While the planned toll-road projects have been a lightning rod for environmentalists, the Florida Transportation Builders’ Association, a backer of the M-CORES plan in 2019, called the repeal a responsible way to address the state’s “short-term and long-term infrastructure.”

“As Florida’s population continues to grow, there will be an increasing number of vehicles traveling on our roads and we will need both new and improved roadways throughout our state to accommodate them,” association President Ananth Prasad said in a prepared statement Tuesday. “This legislation is a sensible approach to begin addressing this issue. Prioritizing infrastructure investments, as the Legislature has done with the passage of this important bill, is vital to the future success.”

DeSantis’ office didn’t immediately respond to a question about whether the governor will sign the bill (SB 100), which the Senate approved on March 25.

The 2019 law called for building a toll road from Collier County to Polk County; extending Florida’s Turnpike to connect with the Suncoast Parkway; and extending the Suncoast Parkway from Citrus County to Jefferson County. It dedicated up to $101.7 million a year for the projects.

The bill approved Tuesday would eliminate the road between Collier and Polk counties, while requiring plans to extend the turnpike west from Wildwood to the Suncoast Parkway and to lay out a route that would weave the Suncoast Parkway north along U.S. 19 to connect with Interstate 10 in Madison County.

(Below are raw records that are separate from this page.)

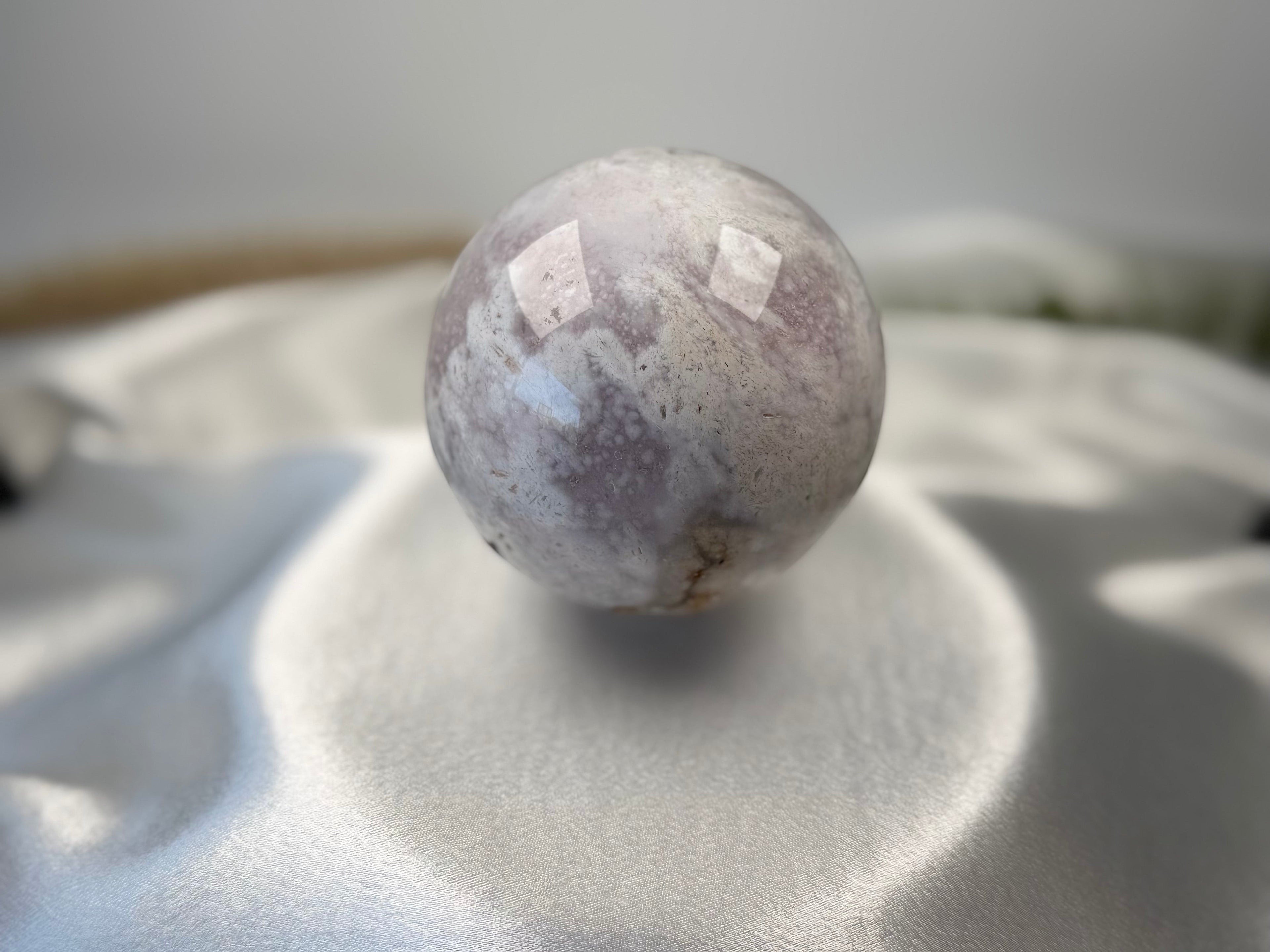 Treasured Energies polished flower agate crystal sphere with druzy inclusions resting on a soft white satin fabric.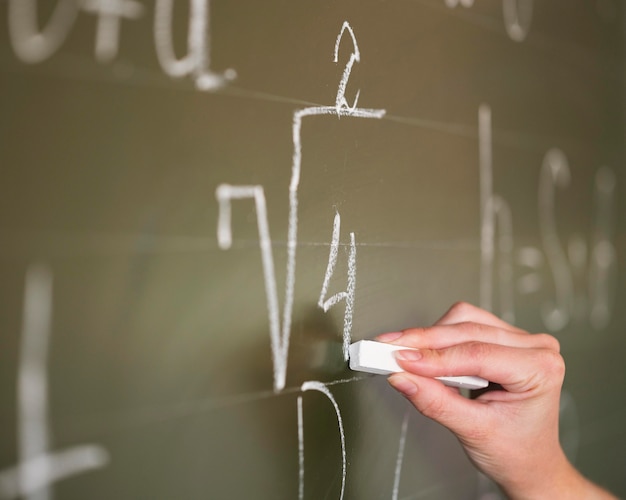 Close-up teacher writing on chalkboard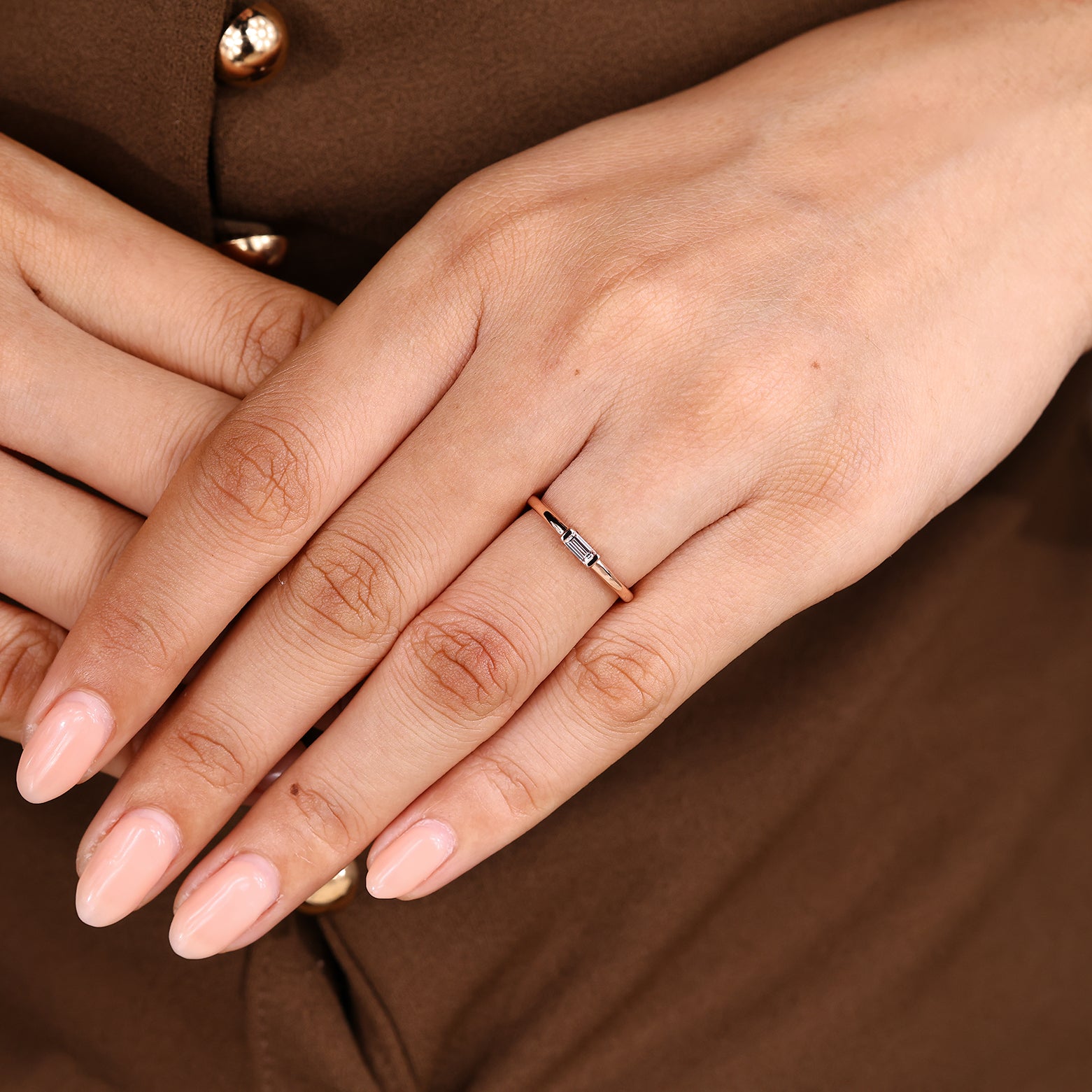 Carat Diamonds baguette wedding band with bezel setting
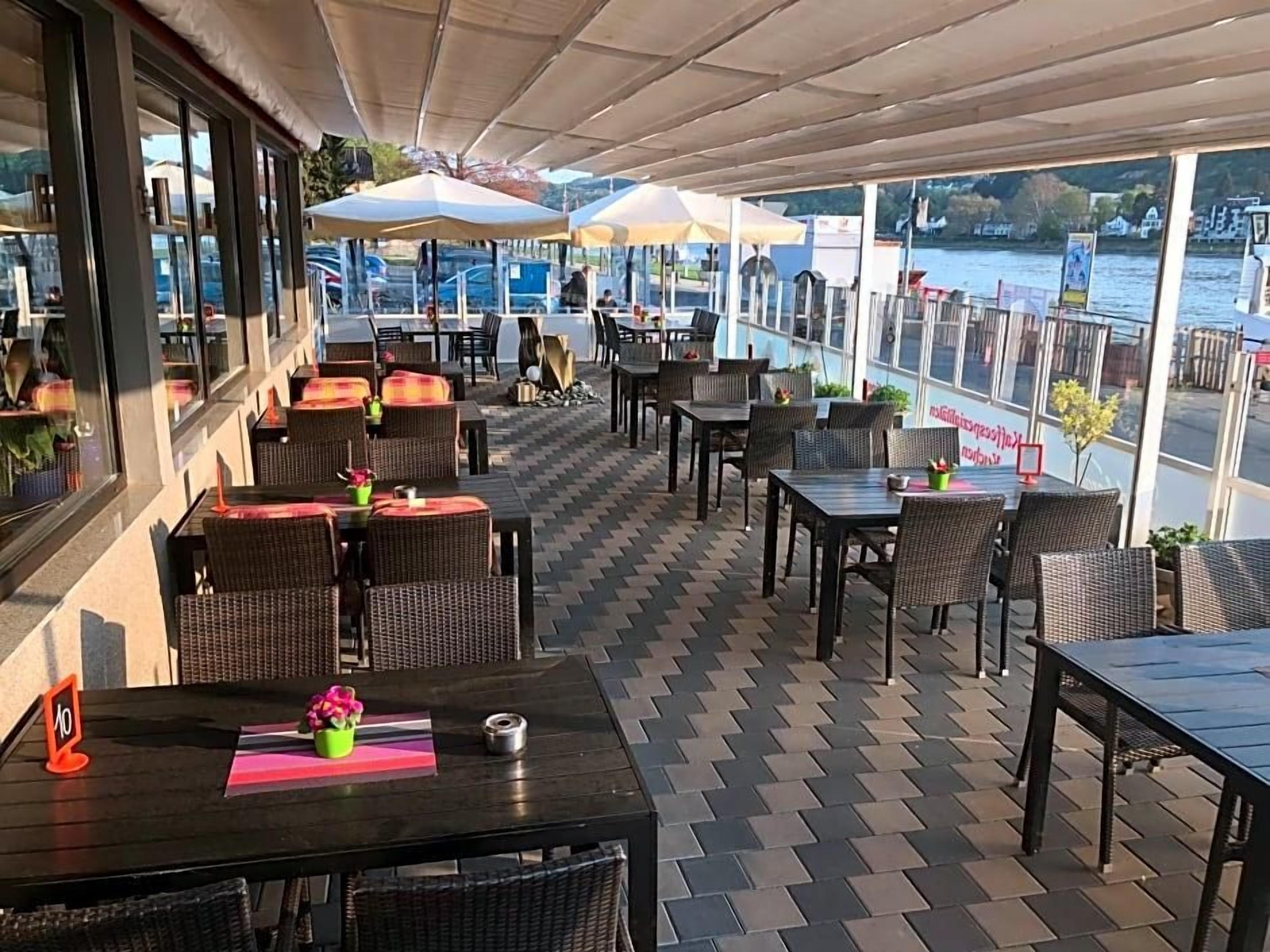 An outdoor seating area with tables and chairs, overlooking a body of water.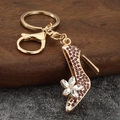 Detailed view of a gold high heel keychain with purple rhinestones and crystal flower detail - Purple
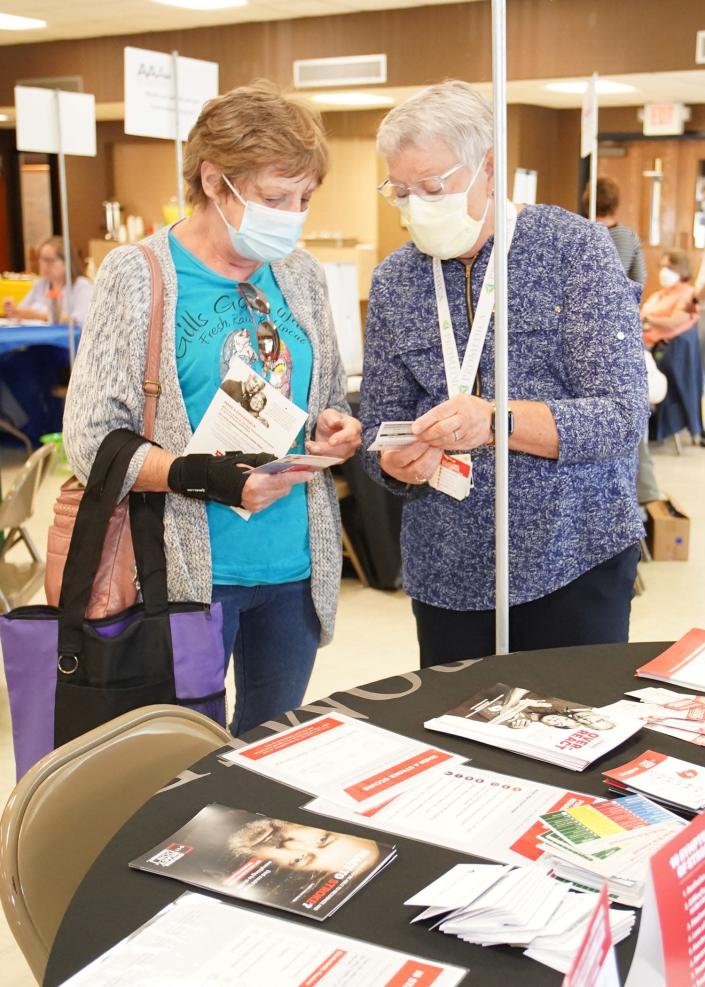 Eileen Comar of Adrian, left, speaks with Michelle Deeter of ProMedica Charles and Virginia Hickman Hospital about stroke and trauma awareness during Thursday's Health Check clinic in Adrian at the Fr. Louis Komorowski Activities Center on the St. Mary’s campus of Holy Family Parish.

The measure relies in part on recommendations of task forces that looked at the toll-road projects last year. Also, lawmakers have cited economic effects of the COVID-19 pandemic, which included forcing the Department of Transportation to trim a work program.

The task forces, which spent about 15 months reviewing the M-CORES projects, sent a report to lawmakers in November calling for a deeper dive into the future traffic needs of the state. Also, Florida TaxWatch raised questions last summer about the need for extending the Suncoast Parkway and the potential cost.

Rep. Ben Diamond, D-St. Petersburg, said lawmakers listened to Floridians after the M-CORES plan was approved.

“Those voices are very different voices from around the state,” Diamond said. “Many people from our small towns, from our ag community, many people from our environmental community, worked through the process that we set forward in our legislation – these M-CORES task force meetings – to express their concerns with the project. And I think we’ve all read the TaxWatch report and realized how much money we would have committed to future legislators on this project.”

Under the bill, transportation officials would develop a plan that would extend the Suncoast Parkway north along U.S. 19 by the end of 2035. The bill would include non-tolled alternatives for local traffic along U.S. 19; require property owners impacted by the roads to get at least one access point for each mile of land owned; and seek to avoid dividing historic minority communities.

The bill also would direct transportation officials to start project-development and environmental work on an extension of the turnpike from where it ends now in Wildwood. They would have to submit a report to legislative leaders and the governor on the project by the end of 2022.